» **Work request**: Leave the images behind and copy every record exactly.

» **Data**:

┌──

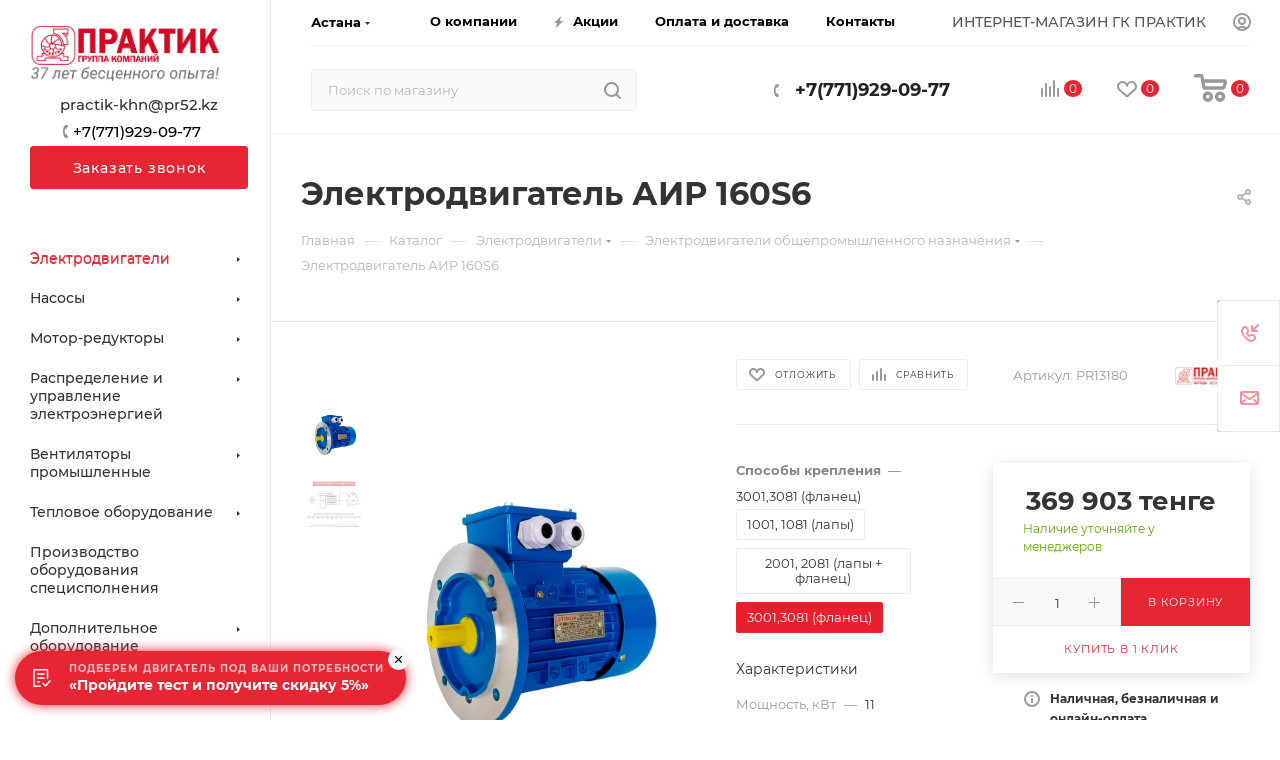

--- FILE ---
content_type: text/html; charset=UTF-8
request_url: https://pr52.kz/bitrix/components/bitrix/sale.prediction.product.detail/ajax.php
body_size: 33
content:
	<script>
	BX.ready(function () {
		BX.onCustomEvent('onHasNewPrediction', ['', 'sale_gift_product_1579896890']);
	});
	</script>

└──

» **Task output**:
--- FILE ---
content_type: text/html; charset=UTF-8
request_url: https://pr52.kz/bitrix/components/bitrix/sale.prediction.product.detail/ajax.php
body_size: 33
content:
	<script>
	BX.ready(function () {
		BX.onCustomEvent('onHasNewPrediction', ['', 'sale_gift_product_1579896890']);
	});
	</script>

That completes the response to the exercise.